Sir James Mallinson, 5th Baronet of Walthamstow (born 22 April 1970) is a British Indologist, writer and translator. He is recognised as one of the world’s leading experts on the history of medieval Hatha Yoga.
Mallinson became interested in India by reading Rudyard Kipling’s novel Kim as a teenager; the book describes an English boy travelling India with a holy man. Mallinson is described as “perhaps the only baronet to wear dreadlocks. He let his hair grow out from 1988 on his first visit to India during his gap year.
He is the co-author with Mark Singleton of Roots of Yoga. Penguin Classics. (A commented collection of translations of yoga practice texts from the Sanskrit traditions).
Currently Dr Mallinson is Senior Lecturer in Sanskrit and Classical and Indian Studies at SOAS, University of London. His interest in yoga grew out of a fascination for India and Indian asceticism. He spent several years living with Indian ascetics and yogis, in particular Rāmānandī Tyāgīs.

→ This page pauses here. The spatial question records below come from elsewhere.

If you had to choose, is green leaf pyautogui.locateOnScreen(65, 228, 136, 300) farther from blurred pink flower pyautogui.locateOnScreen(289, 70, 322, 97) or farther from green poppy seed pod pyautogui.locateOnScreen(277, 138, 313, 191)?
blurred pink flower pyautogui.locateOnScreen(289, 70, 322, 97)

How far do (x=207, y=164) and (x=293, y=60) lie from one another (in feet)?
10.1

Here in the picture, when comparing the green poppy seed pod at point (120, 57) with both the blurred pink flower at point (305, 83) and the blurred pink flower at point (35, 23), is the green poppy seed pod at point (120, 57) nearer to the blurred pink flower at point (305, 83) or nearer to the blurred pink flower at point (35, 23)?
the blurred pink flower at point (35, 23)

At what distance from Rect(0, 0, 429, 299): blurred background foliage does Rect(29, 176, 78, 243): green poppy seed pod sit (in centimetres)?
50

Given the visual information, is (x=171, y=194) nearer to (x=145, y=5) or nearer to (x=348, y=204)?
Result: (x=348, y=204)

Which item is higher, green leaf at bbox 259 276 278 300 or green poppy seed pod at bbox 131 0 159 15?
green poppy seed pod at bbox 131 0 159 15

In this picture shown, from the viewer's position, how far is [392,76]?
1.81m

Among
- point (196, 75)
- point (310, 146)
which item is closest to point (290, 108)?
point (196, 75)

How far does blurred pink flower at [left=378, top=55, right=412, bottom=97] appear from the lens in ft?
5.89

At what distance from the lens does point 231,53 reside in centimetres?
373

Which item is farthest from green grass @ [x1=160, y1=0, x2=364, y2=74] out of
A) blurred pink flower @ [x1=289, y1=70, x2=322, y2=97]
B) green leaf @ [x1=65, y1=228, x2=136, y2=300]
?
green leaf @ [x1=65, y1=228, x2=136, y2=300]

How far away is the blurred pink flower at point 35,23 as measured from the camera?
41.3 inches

He took his BA in Sanskrit and Old Iranian at the University of Oxford, followed by an MA in Area Studies (South Asia), with Ethnography as his main subject, at SOAS. His doctoral thesis, submitted to the University of Oxford, was a critical edition and annotated translation of the Khecarīvidyā, an early text of haṭhayoga.
Dr Mallinson has published eight books. All of which are editions and translations of Sanskrit yoga texts, epic tales and poetry. His recent work has used philological study of Sanskrit texts, ethnography and art history to explore the history of yoga and yogis.
Between September 2015-2020, Mallinson was the Principle Investigator of The Haṭha Yoga Project (HYP), a five-year research project funded by the European Research Council and based at SOAS, University of London which aims to chart the history of physical yoga practice by means of philology, i.e. the study of texts on yoga, and ethnography, i.e. fieldwork among practitioners of yoga.
From January 2021, Mallison has been the lead on three year project entitled “Light on Hatha Yoga: A critical edition and translation of the Haṭhapradīpikā, the most important premodern text on physical yoga” funded by the Arts and Humanities Research Council (AHRC) and the German Research Foundation Deutsche Forschungsgemeinschaft (DFG).